Lower doses should be used in the elderly and those with decreased renal function.

Metformin decreases fasting plasma glucose, postprandial blood glucose and glycosolated hemoglobin (HbA1c) levels, which are reflective of the last 8-10 weeks of glucose control.

Metformin may also have a positive effect on lipid levels.

A note on hypoglycemia

When used alone, metformin does not cause hypoglycemia, however, it may potentiate the hypoglycemic effects of sulfonylureas and insulin when they are used together.

Use in pregnancy

Available data from post-marketing studies have not indicated a clear association of metformin with major birth defects, miscarriage, or adverse maternal or fetal outcomes when metformin was ingested during pregnancy.

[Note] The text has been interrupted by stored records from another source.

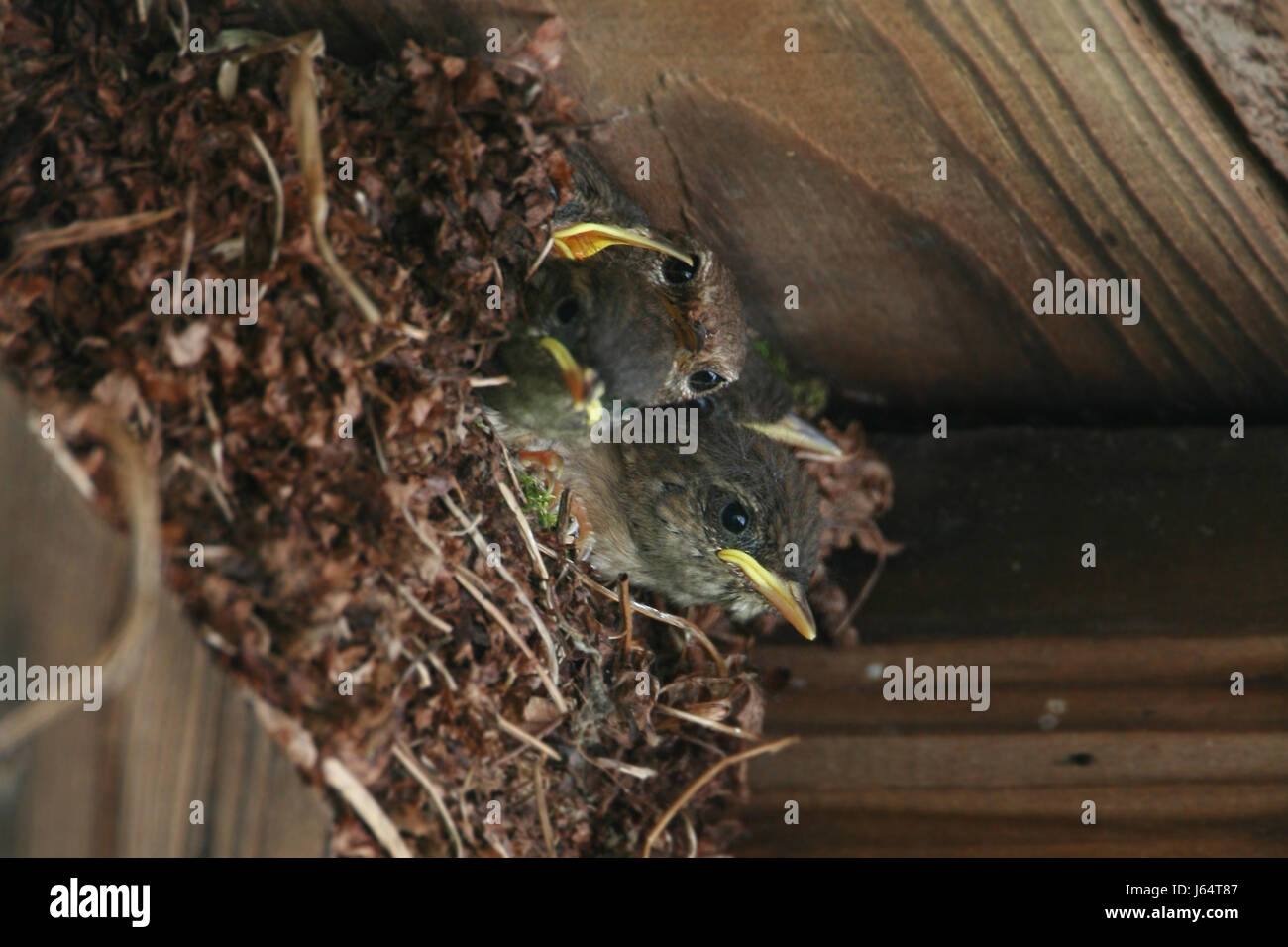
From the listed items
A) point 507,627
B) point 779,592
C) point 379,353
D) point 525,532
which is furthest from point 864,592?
point 379,353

Despite this, the abovementioned studies cannot definitively establish the absence of any metformin-associated risk due to methodological limitations, including small sample size and inconsistent study groups.

Use in nursing

A limited number of published studies indicate that metformin is present in human milk.

There is insufficient information to confirm the effects of metformin on the nursing infant and no available data on the effects of metformin on the production of milk.

The developmental and health benefits of breastfeeding should be considered as well as the mother's clinical need for metformin and any possible adverse effects on the nursing child.